In the larger context Gallagher’s article is characteristic of much literature on China. While there is no questioning her professional expertise in Chinese politics or the factual content she brings to her review, the presentation is clearly skewed toward an unflattering and critical impression of President Xi and the CCP. To put it another way, Gallagher weaponises history to condemn Xi.
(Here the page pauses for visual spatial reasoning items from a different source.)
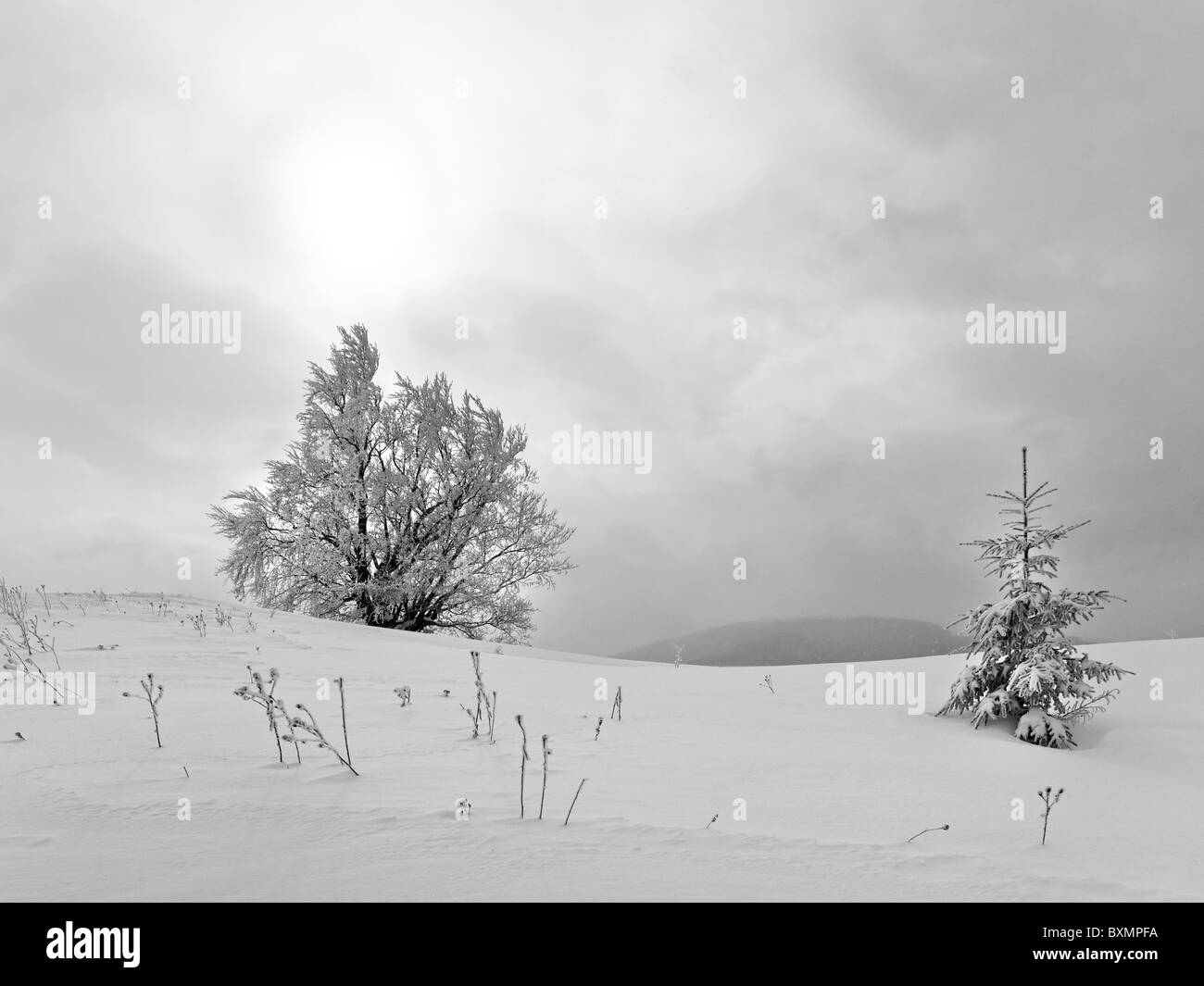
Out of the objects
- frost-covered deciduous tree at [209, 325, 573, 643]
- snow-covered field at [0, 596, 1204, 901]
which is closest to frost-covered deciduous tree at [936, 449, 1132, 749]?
snow-covered field at [0, 596, 1204, 901]

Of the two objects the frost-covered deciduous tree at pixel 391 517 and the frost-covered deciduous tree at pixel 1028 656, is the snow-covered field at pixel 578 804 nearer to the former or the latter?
the frost-covered deciduous tree at pixel 1028 656

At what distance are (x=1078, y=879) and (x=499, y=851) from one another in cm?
169

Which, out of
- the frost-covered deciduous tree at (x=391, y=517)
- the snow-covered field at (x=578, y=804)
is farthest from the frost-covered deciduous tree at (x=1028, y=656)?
the frost-covered deciduous tree at (x=391, y=517)

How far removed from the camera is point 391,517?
18.0 metres

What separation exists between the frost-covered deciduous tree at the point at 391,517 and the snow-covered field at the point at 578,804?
42.3ft

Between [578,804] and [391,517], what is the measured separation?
54.0 ft

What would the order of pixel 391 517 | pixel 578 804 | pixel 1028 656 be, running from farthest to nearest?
pixel 391 517 < pixel 1028 656 < pixel 578 804

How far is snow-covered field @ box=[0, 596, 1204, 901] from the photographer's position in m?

That the Cultural Revolution in China was a violent and tragic time for the Chinese caught up in it is incontestable. The “unrelenting campaign by the Chinese Communist Party to bend and twist people’s recollections into whatever shapes best suit the CCP in the present” is well documented. The stories of those who lived through that era and still recall the betrayals and crimes they were either party to or suffered from are important. The memories are horrific. Current scholarship also reveals the “the pivotal role of political elites who skilfully manipulated students and workers” and that “party elites manipulated student leaders and actively directed the violence” throughout the Cultural Revolution.

That Xi has a version of the Cultural Revolution that is shaped by his own experiences and that of his family is also not surprising. What leader doesn’t filter their past through their current circumstances? Nor is the fact as the leader of the nation he presents the passage through those terrible times as an “uplifting tale of struggle and resilience”. Or that the “hardship he suffered was edifying, an education in manhood that Xi wishes for today’s youth”. Gallaghers accusation is that “It is a tragedy unto itself that the CCP’s selective history blames the people while largely exonerating the party”.

The insidiousness in the article lies in the reproach of Xi and his colleagues for a manipulation of history that is seen in governments of all persuasions. Conveniently the dark periods buried in the histories of western nations and friends or allies is overlooked when weighing China’s sins. In hindsight the Cultural Revolution appears a wilful and vicious terror in which millions died unnecessarily and others were incited to perform horrendous acts; family members died after being accused of being counterrevolutionaries and officials and teachers assaulted and sometimes murdered by those they served. But considered in isolation it is a weaponisation of a book review.

All nations have gone through dark periods that their governments prefer to avoid acknowledging. Notably in the US teaching race history and the legacy of slavery currently is being actively repressed in a number of states. The examination of the violence of the French resistance to Algerian independence is avoided by the political elite. Britain strived to cover up what amounted to an attempt at genocide in Kenya.

The appalling murderous and genocidal pogroms carried out by the Poles, Russians, and Ukrainians between the world wars, and which resulted in the deaths of over a million Jews, rival China’s Cultural Revolution in horror and depravity but are suppressed in public discussion now. A sound academically based review of Branigan’s work might have looked at its contribution to understanding a broader phenomenon of memory repression and deliberate forgetfulness by ruling elites.

As in Gallagher’s title, use of the verb ‘weaponisation’ carries with it the certainty that the employment of whatever power or information is being referred to is known in advance to be a misuse. Weaponisation never refers to an innocent activity. Those who throw terms like weaponisation at people seem to think that no other possible explanation could exists for the motivation of their targets other than the worst conceivable one.

Application of the term precludes the need for further analysis, no need for reflection. In the mouths of people who purport to speak with authority and expertise guilt is presumptively accorded. The result is that the legal and legislative institutions that buttress American democracy and assure fairness and equality for its citizens are harmed and public confidence in them undermined. The political discourse is also diminished and degraded. Alarming symptoms of a failing democracy.